Comme Tolokonnikova lui a envoyé une lettrepuis publié le 19 mars sur le profil Instagram du collectif, dans lequel il demandait la participation des Pussy Riot et des voix dissidentes invoquées par la Fondation, demandant d’élargir le programme « Dissidence et paix » et de l’ouvrir à ceux qui sont concrètement persécutés par le régime russe pour leurs idées, et pas seulement aux artistes qui adhéreraient formellement au thème. L’activiste a ainsi annoncé sa venue à Venise non pas tant pour « bloquer » la Biennale que pour la transformer en scène d’une demande politique précise : que dans l’édition 2028 le Pavillon russe soit entièrement dédié aux prisonniers politiques, et qu’il expose des œuvres créées par eux ou par d’anciens prisonniers du régime Poutine. Pour construire un consensus autour de cette proposition, Tolokonnikova établit désormais un dialogue avec des collectionneurs d’art internationaux.

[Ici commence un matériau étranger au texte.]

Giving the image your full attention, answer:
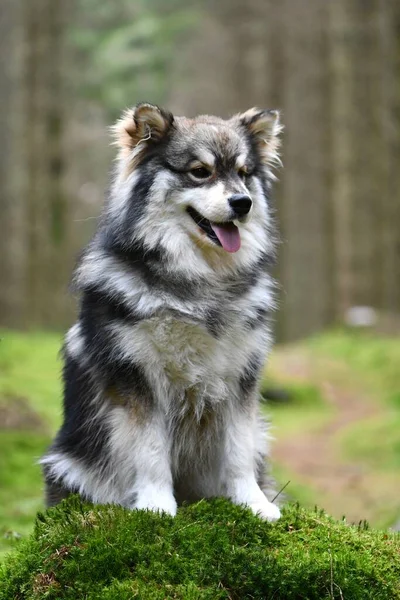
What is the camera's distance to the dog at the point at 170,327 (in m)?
4.04

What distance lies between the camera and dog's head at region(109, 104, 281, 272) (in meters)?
4.22

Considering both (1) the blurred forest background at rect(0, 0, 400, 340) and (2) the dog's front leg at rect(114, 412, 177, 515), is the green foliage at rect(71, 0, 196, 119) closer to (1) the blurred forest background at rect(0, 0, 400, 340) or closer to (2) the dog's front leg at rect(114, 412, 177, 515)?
(1) the blurred forest background at rect(0, 0, 400, 340)

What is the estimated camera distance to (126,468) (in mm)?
4141

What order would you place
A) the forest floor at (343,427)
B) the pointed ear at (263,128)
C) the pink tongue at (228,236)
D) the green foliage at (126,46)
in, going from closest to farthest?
the pink tongue at (228,236)
the pointed ear at (263,128)
the forest floor at (343,427)
the green foliage at (126,46)

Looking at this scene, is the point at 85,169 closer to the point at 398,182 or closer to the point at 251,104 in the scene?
the point at 251,104

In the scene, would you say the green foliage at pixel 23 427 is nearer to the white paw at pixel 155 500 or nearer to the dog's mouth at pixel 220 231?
the white paw at pixel 155 500

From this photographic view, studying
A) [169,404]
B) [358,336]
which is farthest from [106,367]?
[358,336]

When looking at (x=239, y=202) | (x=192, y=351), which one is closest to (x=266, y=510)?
(x=192, y=351)

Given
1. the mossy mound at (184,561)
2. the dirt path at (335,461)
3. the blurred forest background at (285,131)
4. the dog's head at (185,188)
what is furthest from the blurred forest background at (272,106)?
the mossy mound at (184,561)

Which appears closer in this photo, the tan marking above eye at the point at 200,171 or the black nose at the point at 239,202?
the black nose at the point at 239,202

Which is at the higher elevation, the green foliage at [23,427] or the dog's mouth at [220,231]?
the dog's mouth at [220,231]

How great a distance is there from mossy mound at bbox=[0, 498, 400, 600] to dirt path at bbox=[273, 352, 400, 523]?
3.67m

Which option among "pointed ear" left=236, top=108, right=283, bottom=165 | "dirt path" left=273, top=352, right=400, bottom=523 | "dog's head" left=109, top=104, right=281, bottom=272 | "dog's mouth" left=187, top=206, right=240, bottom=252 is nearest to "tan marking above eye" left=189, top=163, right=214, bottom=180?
"dog's head" left=109, top=104, right=281, bottom=272

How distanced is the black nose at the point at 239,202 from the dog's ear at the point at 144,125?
1.80ft
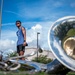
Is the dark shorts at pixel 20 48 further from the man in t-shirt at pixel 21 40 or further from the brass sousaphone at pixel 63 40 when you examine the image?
the brass sousaphone at pixel 63 40

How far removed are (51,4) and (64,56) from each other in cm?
79

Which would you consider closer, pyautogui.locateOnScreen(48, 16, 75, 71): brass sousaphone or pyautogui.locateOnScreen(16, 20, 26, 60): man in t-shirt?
pyautogui.locateOnScreen(48, 16, 75, 71): brass sousaphone

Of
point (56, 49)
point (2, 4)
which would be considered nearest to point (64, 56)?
point (56, 49)

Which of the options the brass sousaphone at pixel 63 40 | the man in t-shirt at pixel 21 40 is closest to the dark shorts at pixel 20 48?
the man in t-shirt at pixel 21 40

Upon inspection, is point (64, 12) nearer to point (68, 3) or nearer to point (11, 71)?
point (68, 3)

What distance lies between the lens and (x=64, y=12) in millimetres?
15695

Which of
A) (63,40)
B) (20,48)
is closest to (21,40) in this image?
(20,48)

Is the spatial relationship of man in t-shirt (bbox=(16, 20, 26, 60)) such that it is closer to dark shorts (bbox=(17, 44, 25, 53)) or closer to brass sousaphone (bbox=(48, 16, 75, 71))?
dark shorts (bbox=(17, 44, 25, 53))

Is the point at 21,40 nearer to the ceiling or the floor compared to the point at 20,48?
nearer to the ceiling

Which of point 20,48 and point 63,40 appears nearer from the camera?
point 63,40

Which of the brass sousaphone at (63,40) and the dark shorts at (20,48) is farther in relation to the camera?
the dark shorts at (20,48)

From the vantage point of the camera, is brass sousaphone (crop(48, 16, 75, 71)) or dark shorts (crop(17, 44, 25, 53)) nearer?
brass sousaphone (crop(48, 16, 75, 71))

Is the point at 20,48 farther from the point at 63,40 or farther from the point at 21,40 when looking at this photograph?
the point at 63,40

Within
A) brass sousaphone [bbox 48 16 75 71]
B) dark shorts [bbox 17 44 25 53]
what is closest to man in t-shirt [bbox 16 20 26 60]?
dark shorts [bbox 17 44 25 53]
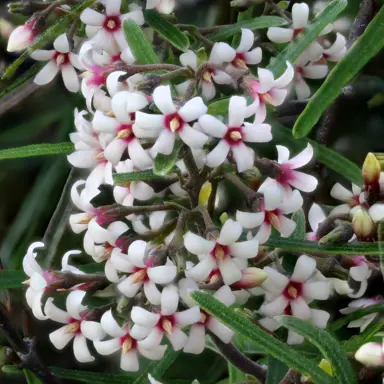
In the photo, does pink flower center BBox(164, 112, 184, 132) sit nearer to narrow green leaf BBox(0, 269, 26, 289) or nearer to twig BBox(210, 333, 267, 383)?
twig BBox(210, 333, 267, 383)

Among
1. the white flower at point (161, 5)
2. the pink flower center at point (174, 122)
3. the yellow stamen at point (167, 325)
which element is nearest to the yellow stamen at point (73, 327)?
the yellow stamen at point (167, 325)

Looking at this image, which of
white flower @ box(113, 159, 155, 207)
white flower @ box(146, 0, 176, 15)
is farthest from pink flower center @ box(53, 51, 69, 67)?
white flower @ box(113, 159, 155, 207)

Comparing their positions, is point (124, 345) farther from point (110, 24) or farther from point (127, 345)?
point (110, 24)

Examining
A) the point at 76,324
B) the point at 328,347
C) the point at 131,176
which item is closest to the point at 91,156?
the point at 131,176

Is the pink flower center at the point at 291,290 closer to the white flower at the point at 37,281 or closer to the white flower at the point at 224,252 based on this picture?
the white flower at the point at 224,252

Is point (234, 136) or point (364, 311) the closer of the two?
point (234, 136)

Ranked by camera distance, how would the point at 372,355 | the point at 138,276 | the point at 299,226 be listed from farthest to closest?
Answer: the point at 299,226, the point at 138,276, the point at 372,355
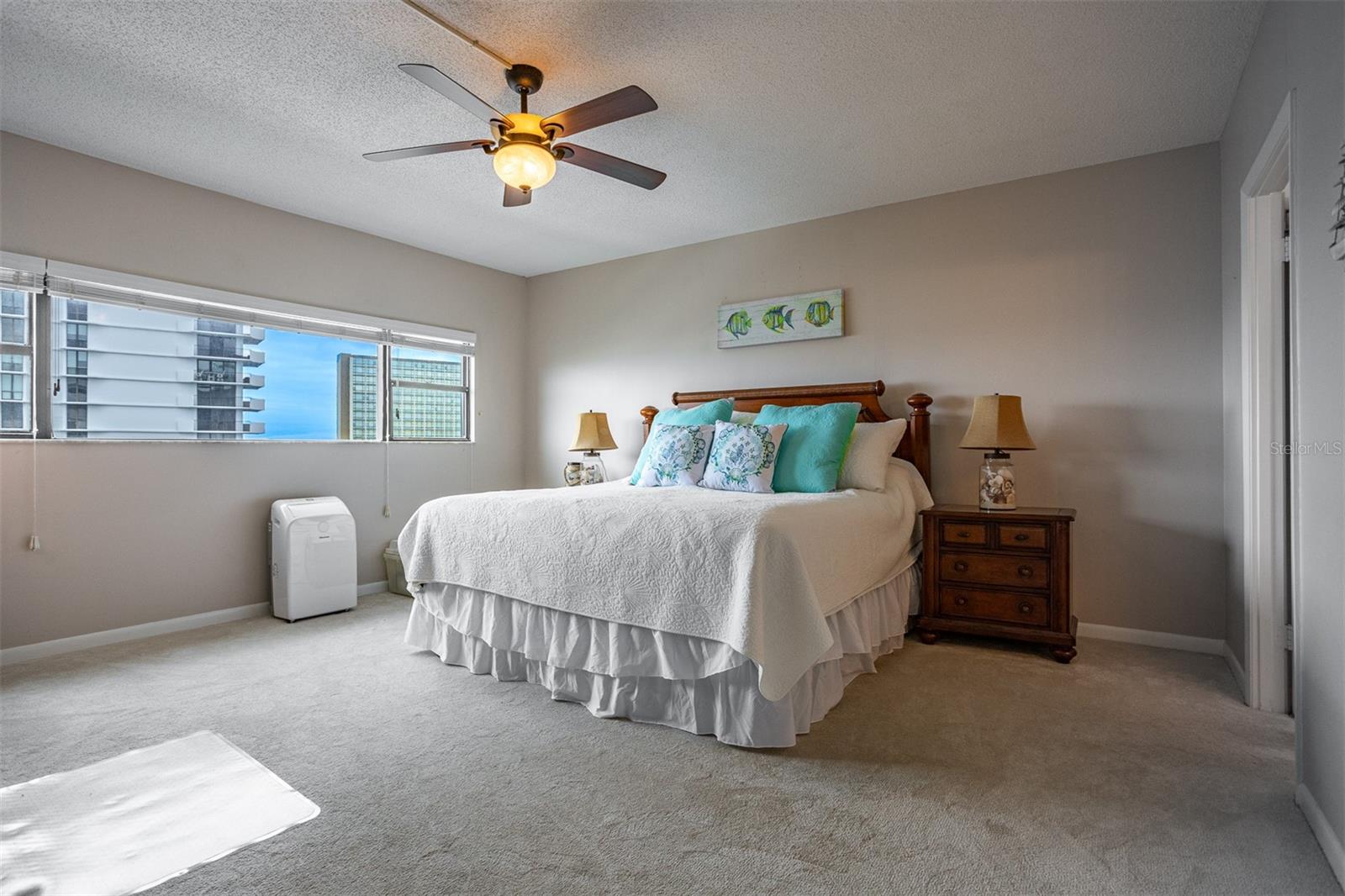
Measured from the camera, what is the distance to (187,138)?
3.16 meters

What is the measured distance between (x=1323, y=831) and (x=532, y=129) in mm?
3082

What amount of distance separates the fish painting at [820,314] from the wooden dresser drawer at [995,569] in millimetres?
1681

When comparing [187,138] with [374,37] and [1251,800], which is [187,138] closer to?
[374,37]

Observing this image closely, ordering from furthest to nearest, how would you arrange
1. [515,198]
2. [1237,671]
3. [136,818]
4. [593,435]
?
[593,435]
[515,198]
[1237,671]
[136,818]

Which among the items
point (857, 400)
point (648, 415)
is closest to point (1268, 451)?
point (857, 400)

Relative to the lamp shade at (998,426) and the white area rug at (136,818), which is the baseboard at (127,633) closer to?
the white area rug at (136,818)

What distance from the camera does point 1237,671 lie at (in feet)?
9.13

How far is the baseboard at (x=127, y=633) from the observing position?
313 centimetres

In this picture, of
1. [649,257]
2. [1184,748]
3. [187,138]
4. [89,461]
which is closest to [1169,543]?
[1184,748]

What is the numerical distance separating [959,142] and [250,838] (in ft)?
12.6

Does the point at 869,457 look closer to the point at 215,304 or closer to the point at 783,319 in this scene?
the point at 783,319

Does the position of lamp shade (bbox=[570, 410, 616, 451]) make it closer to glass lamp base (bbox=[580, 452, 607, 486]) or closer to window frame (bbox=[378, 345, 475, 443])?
glass lamp base (bbox=[580, 452, 607, 486])

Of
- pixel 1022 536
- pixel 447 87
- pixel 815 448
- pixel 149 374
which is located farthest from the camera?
pixel 149 374

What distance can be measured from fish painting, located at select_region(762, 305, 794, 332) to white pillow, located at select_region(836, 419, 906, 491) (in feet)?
3.52
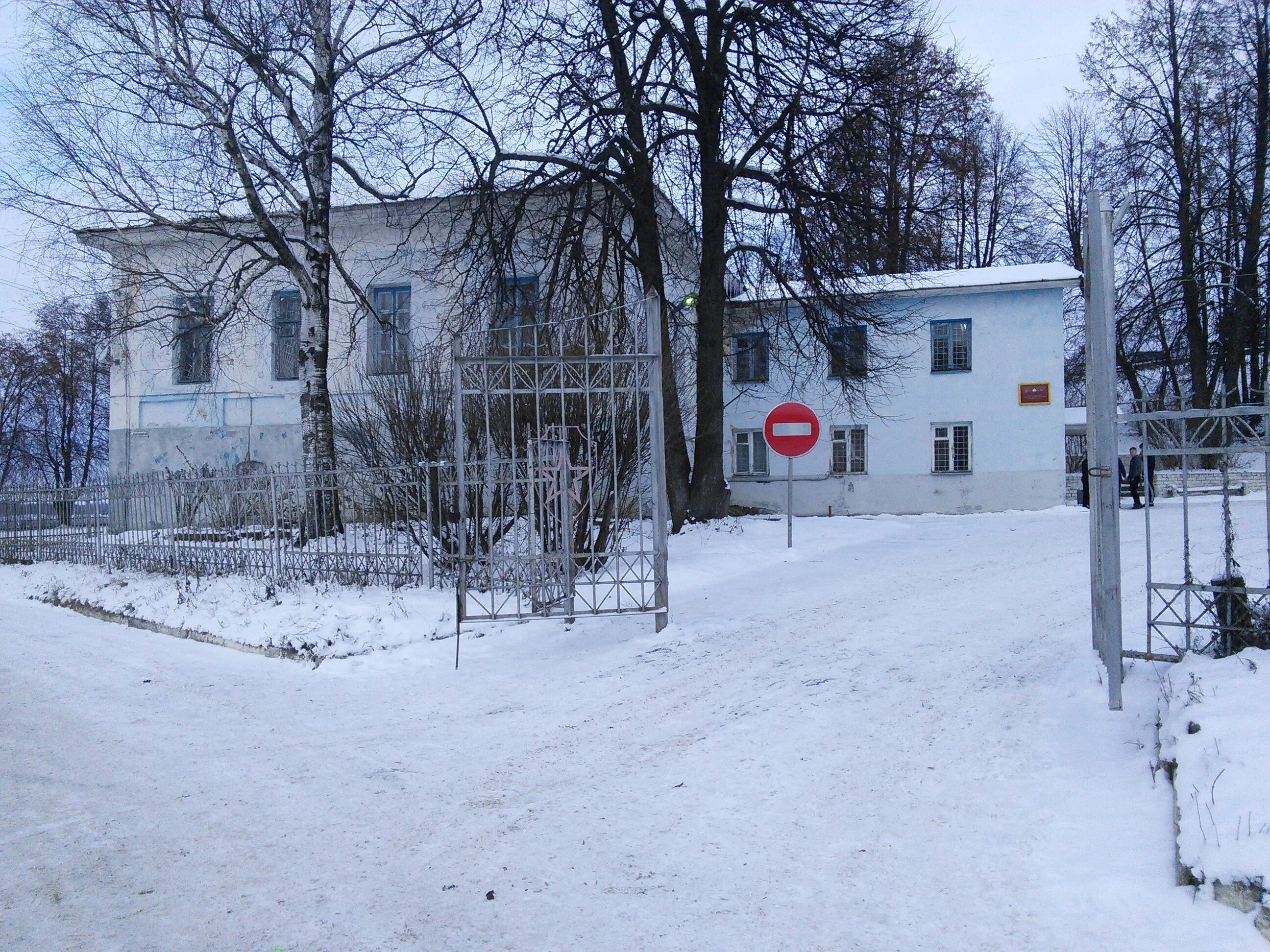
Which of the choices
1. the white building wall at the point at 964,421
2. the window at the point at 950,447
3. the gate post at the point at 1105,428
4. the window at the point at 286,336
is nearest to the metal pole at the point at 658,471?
the gate post at the point at 1105,428

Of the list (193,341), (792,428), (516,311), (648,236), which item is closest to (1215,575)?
(792,428)

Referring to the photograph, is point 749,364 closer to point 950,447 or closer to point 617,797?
point 950,447

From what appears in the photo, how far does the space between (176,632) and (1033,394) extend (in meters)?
21.3

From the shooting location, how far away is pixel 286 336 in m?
24.2

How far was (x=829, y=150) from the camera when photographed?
14789mm

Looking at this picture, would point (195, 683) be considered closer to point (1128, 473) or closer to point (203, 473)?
point (203, 473)

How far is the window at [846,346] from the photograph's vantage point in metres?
16.4

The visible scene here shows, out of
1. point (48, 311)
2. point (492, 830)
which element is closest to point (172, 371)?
point (48, 311)

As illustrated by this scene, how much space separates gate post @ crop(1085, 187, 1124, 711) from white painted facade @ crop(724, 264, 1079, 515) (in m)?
18.0

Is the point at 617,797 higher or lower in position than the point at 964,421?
lower

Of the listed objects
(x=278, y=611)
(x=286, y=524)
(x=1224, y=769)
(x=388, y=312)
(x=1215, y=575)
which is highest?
(x=388, y=312)

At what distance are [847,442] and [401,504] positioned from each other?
1774 cm

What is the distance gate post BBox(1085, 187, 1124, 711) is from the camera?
557cm

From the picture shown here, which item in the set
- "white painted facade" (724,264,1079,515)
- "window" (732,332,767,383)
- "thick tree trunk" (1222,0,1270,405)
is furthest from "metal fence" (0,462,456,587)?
"thick tree trunk" (1222,0,1270,405)
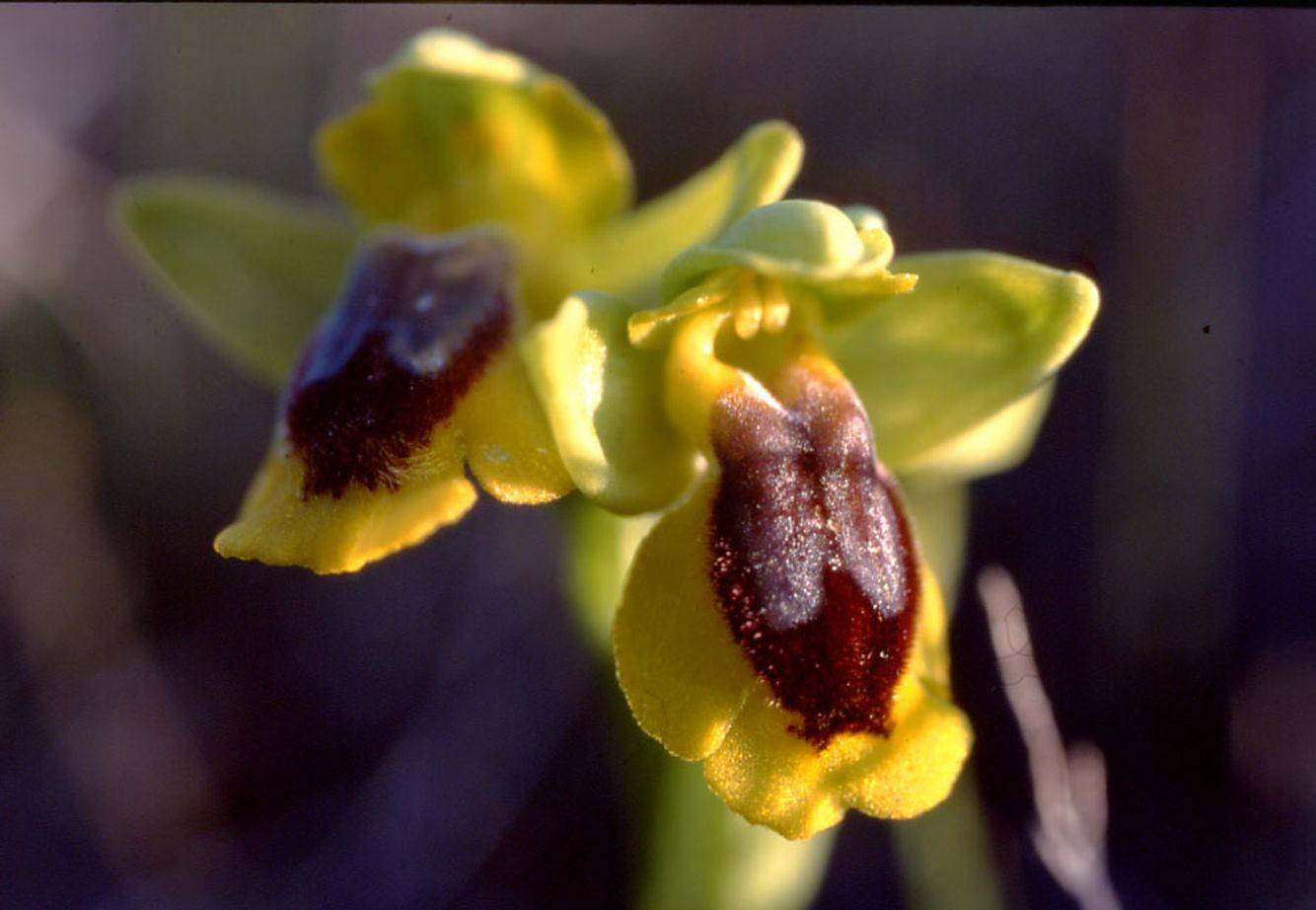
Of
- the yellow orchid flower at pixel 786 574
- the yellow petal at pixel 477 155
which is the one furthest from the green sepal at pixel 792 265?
the yellow petal at pixel 477 155

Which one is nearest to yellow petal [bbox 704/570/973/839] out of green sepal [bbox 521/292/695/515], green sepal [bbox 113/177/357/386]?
green sepal [bbox 521/292/695/515]

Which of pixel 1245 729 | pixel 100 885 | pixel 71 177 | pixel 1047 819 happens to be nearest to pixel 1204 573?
pixel 1245 729

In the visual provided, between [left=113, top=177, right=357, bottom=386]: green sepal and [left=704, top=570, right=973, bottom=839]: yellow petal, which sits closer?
[left=704, top=570, right=973, bottom=839]: yellow petal

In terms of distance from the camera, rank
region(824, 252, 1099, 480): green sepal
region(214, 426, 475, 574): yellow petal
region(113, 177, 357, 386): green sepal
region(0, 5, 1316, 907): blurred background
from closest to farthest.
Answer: region(214, 426, 475, 574): yellow petal
region(824, 252, 1099, 480): green sepal
region(113, 177, 357, 386): green sepal
region(0, 5, 1316, 907): blurred background

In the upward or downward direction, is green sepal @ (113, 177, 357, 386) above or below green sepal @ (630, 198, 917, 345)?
below

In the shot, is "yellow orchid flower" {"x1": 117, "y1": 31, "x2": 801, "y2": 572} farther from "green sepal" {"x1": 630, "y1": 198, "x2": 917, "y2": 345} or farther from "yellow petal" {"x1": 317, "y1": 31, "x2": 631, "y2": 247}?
"green sepal" {"x1": 630, "y1": 198, "x2": 917, "y2": 345}

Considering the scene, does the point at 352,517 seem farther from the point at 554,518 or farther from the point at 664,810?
the point at 554,518

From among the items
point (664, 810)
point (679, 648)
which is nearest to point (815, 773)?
point (679, 648)
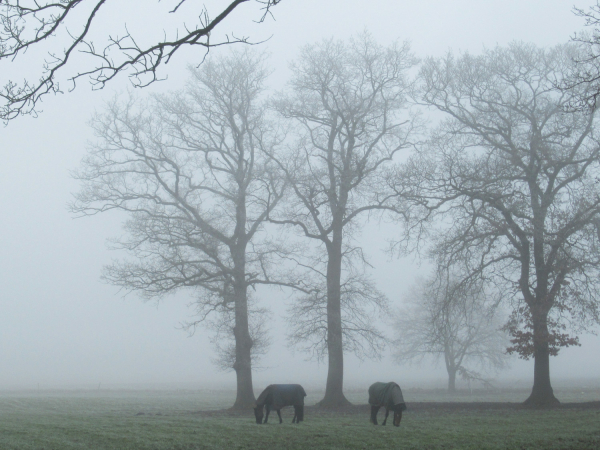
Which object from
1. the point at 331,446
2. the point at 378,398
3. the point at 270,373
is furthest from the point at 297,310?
the point at 270,373

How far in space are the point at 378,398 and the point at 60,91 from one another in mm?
11781

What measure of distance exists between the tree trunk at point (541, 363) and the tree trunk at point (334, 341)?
23.5ft

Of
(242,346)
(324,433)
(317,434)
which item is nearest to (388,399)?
(324,433)

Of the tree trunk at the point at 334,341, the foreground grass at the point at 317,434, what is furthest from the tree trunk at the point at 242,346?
the foreground grass at the point at 317,434

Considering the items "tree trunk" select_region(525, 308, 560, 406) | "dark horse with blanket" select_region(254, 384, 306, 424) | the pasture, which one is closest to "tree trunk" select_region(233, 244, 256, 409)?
the pasture

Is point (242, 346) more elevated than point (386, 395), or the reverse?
point (242, 346)

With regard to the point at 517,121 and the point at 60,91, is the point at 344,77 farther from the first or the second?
the point at 60,91

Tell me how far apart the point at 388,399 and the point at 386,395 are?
0.41 feet

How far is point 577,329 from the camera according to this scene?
20.7m

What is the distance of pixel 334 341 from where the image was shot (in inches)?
906

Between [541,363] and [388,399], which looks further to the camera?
[541,363]

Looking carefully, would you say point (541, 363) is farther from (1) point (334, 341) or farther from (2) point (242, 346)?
(2) point (242, 346)

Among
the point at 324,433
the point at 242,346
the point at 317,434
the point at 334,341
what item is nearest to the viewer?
the point at 317,434

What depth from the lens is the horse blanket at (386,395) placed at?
15070 mm
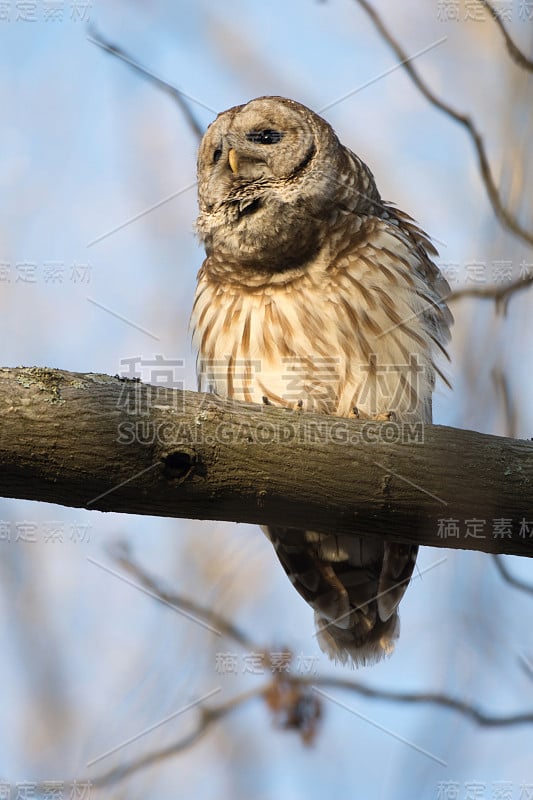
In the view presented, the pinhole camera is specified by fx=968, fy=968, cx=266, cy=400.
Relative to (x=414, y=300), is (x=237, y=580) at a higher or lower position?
lower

Ces dernières semaines, des questions ont été posées sur la participation de la Russie à l’événement. beaucoup de polémiquequi impliquait également la Commission européenne pour violation du règlement de l’UE sur les sanctions contre la Russie. La Commission a retiré 2 millions de fonds versés à la Fondation, tandis que le Jury biennal a démissionné, contre l’inclusion de la Russie et d’Israël parmi les prix, en les retirant du catalogue. Entre-temps, ils ont commencé enquêtes du ministère de la Culture pour évaluer la légitimité de l’ouverture du pavillon russe, à la suite de quoi, ces derniers jours, il est apparu que la Fédération de Russie, en réalité, n’avait pas été « formellement invitée » et que le pays était simplement revenu dans le pavillon de sa propre propriété. Outre l’exposition centrale installée par le conservateur (entre l’Arsenal et les Jardins), en effet, chaque pays finance et gère son propre pavillon et la Russie possède le sien, construit en 1914 (elle portait le nom d’« URSS » jusqu’en 1990) et une partie des 30 permanents situés dans les jardins.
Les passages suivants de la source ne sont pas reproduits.